In the beginning, there was YouTube. Then, a little later, there was Zoë Sugg, a young woman with a dream. When those two things merged, they formed Zoella, vlogger extraordinaire, lover of all things “Beauty, Fashion, & Life.” Next came fame and fortune and millions of YouTube subscribers and Twitter followers. Finally, last month, Zoella’s new novel arrived. It is titled Girl Online, and now it’s the fastest-selling debut novel of all time.
But! Last weekend, Sugg’s publisher, Penguin Random House, admitted that the novel was “factually” not written by Sugg. “To be factually accurate you would need to say Zoe Sugg did not write the book Girl Online on her own,” they said. Then, on Twitter, Sugg, admitted that the novel was ghostwritten by committee. And not just a little bit ghostwritten. The entire thing, as it turns out, was ghostwritten, except for the ideas for the characters and the story. Here is Sugg’s “confession”:
Thanks for all the positive feedback about Girl Online and for the doubters out there, of course I was going to have help from Penguin’s editorial team in telling my story, which I talked about from the beginning. Everyone needs help when they try something new. The story and the characters of Girl Online are mine. I want to thank all of you who have taken time to support the book.

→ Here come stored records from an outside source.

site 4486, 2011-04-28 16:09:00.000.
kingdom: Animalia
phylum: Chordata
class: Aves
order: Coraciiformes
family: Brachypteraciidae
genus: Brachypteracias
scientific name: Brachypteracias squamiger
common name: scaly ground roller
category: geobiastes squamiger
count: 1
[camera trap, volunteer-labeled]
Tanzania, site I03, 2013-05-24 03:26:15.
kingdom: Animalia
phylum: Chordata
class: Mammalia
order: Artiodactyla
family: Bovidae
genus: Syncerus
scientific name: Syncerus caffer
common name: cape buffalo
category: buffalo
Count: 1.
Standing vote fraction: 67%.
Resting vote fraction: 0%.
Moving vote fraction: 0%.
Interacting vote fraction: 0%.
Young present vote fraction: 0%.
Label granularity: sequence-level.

And so Sugg shrugged off the problem (or so it seemed). “Everyone needs help when they try something new,” she says, as if writing a novel is like inviting your friends over to help you put together an Ikea bed.
Now, as of yesterday afternoon, Zoella has taken leave of the Internet because, as she says, “It is clouding up my brain”:
Bare with me on vlogmas. I’m taking a few days out and off the internet because it’s clouding up my brain. Thanks for understanding .❤️
If you’re like me, you had to read this tweet multiple times in order to realize that vlogmas is not a Greek Orthodox holiday but rather a triple portmanteau: video + blogger + Christmas.

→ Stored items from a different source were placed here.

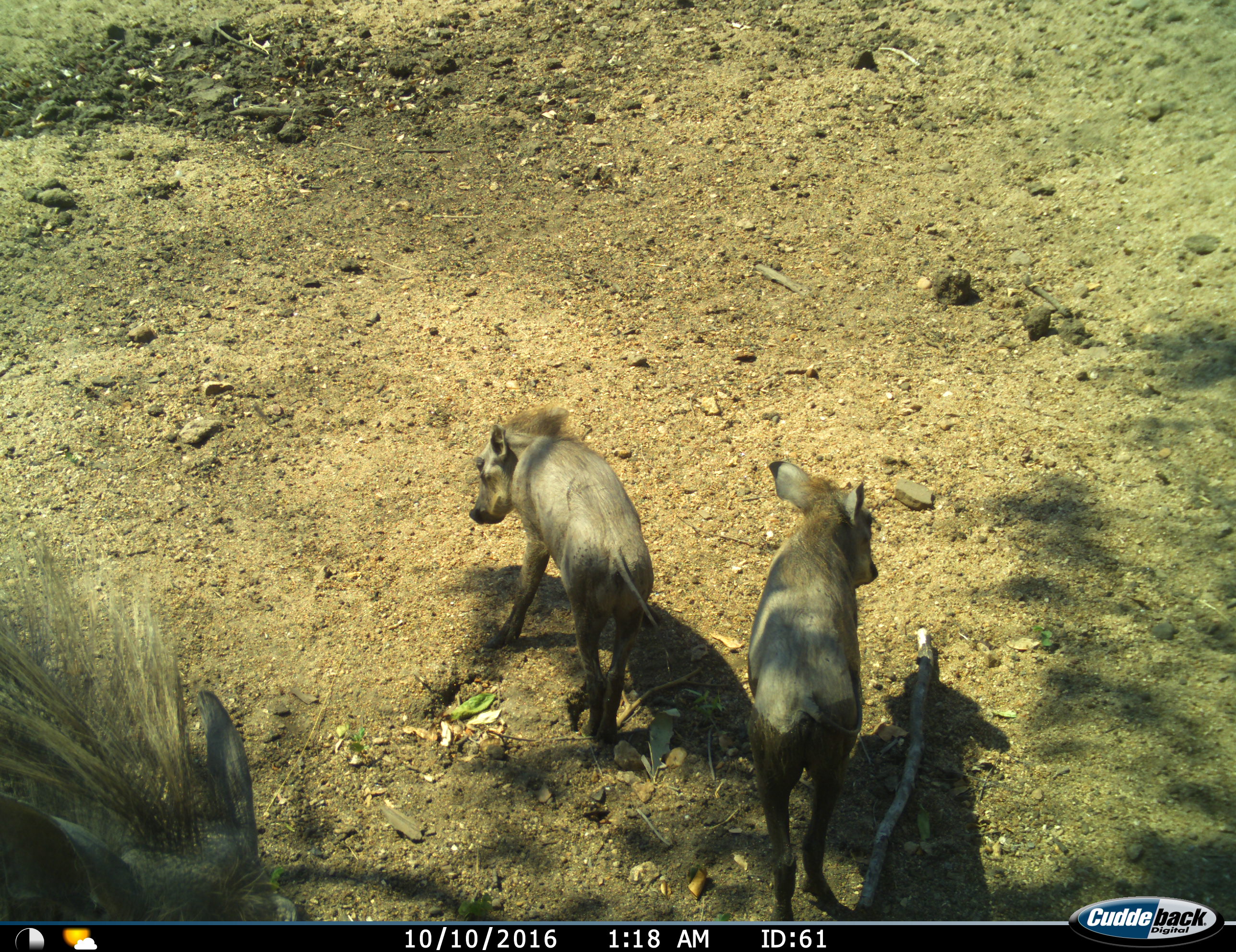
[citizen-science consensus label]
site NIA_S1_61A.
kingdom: Animalia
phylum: Chordata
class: Mammalia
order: Artiodactyla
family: Suidae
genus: Phacochoerus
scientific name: Phacochoerus africanus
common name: warthog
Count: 3.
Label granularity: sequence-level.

So what’s the takeaway from this would-be tragedy? I can pretty much guarantee you that there is no scandal here. For one, Zoella probably wanted a vacation from the Internet. She just wrote a novel by committee. And her followers, who are overwhelmingly young, have no idea that novels aren’t usually written by a board of money-grubbing editors-cum-marketers with no regard for the written word. They simply do not give a shit.

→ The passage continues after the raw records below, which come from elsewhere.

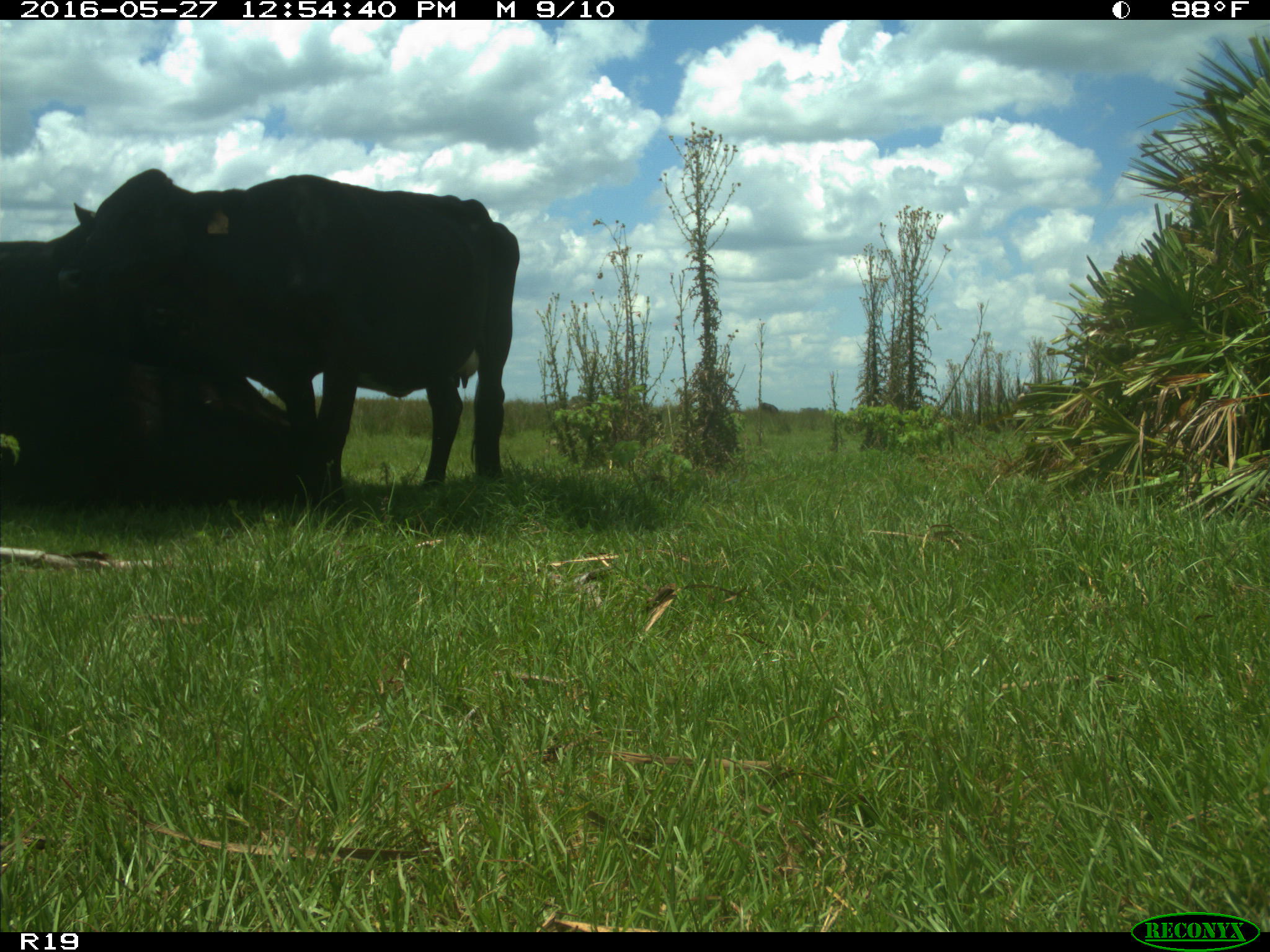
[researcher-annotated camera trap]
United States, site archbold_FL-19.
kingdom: Animalia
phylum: Chordata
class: Mammalia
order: Artiodactyla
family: Bovidae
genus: Bos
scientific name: Bos taurus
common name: domestic cow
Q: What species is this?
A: Bos taurus (domestic cow).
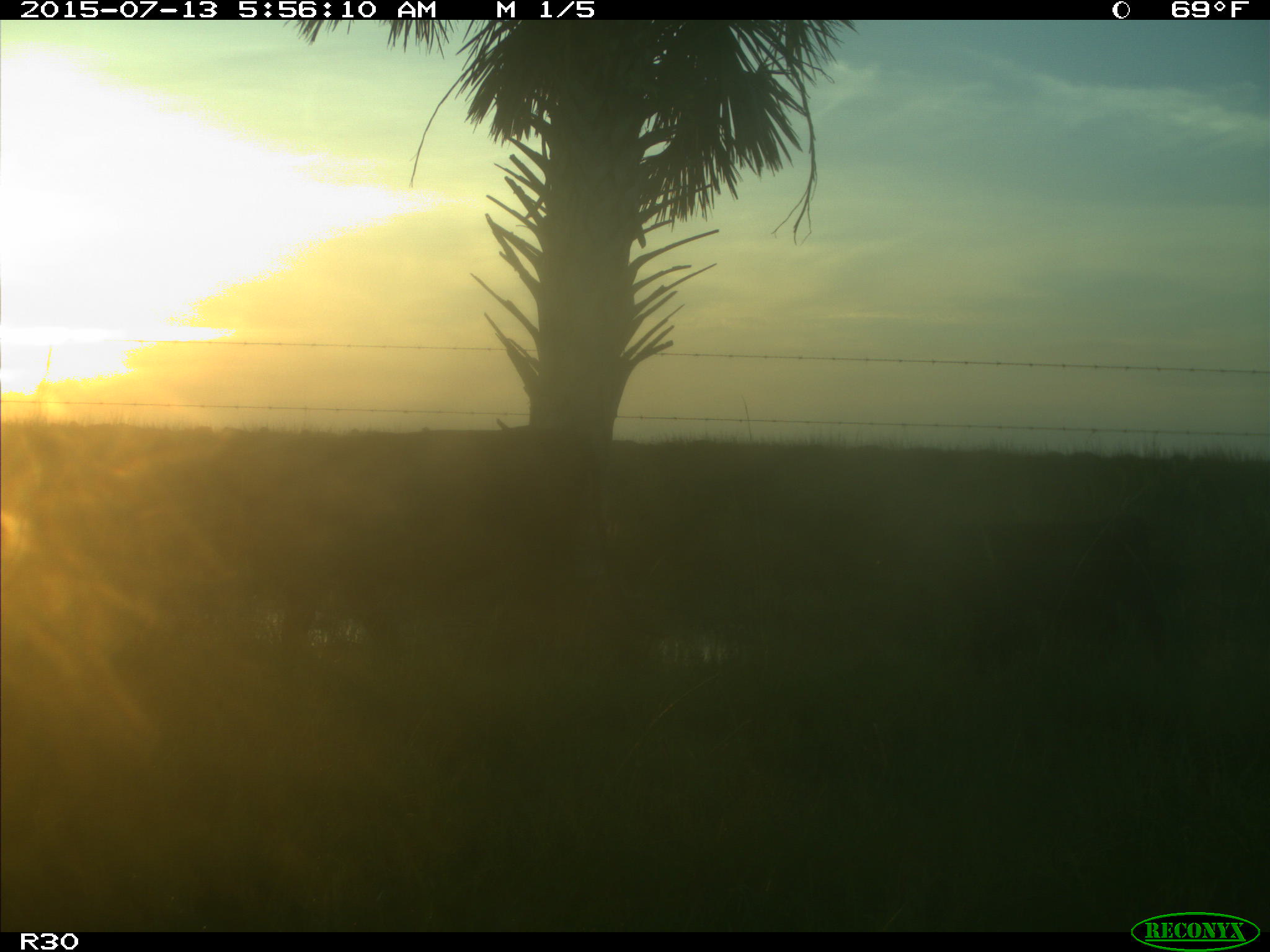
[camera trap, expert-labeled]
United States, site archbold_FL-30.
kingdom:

Let’s take the example of the Kylie and Kendall Jenner. Not only was their debut novel, with its double-colon title — Rebels: City of Indra: The Story of Lex and Livia — almost certainly ghostwritten, but we already know that it was written by two people.
Does this state of affairs suggest a future where novels are written by committee, or where no one cares if two or more people write a novel? Is this the death of the cult of genius? The Foucauldian death of the author? Or is it the height of exploitation, of a trickle-down publishing economy that splashes ghostwriters in the face with pennies?
I strongly doubt that the case of Zoella, again, pseudo-author of the fastest selling debut novel of all time, will amount to much more than a footnote in publishing or literary history. It’s simply a function of branding. Zoella’s base was already tethered to the idea of Zoella as the star or the actor of a production — not as its author. When Zoella publishes a novel, in other words, it only matters that it came, in some way, from her thoughts, or appears to, the way that things can come from an actor’s thoughts (the script). Girl Online, then, is just a bit of merchandising, like a Star Wars figurine.